▶ Exercise requirements: Give as output the line that contains "kingdom: Animalia", followed by every remaining line of the entries, unchanged and with nothing added.

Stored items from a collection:
>>>>>

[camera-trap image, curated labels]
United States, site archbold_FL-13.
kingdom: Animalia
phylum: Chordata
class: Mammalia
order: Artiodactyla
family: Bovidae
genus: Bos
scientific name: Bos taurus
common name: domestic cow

<<<<<

▶ Answer section:
kingdom: Animalia
phylum: Chordata
class: Mammalia
order: Artiodactyla
family: Bovidae
genus: Bos
scientific name: Bos taurus
common name: domestic cow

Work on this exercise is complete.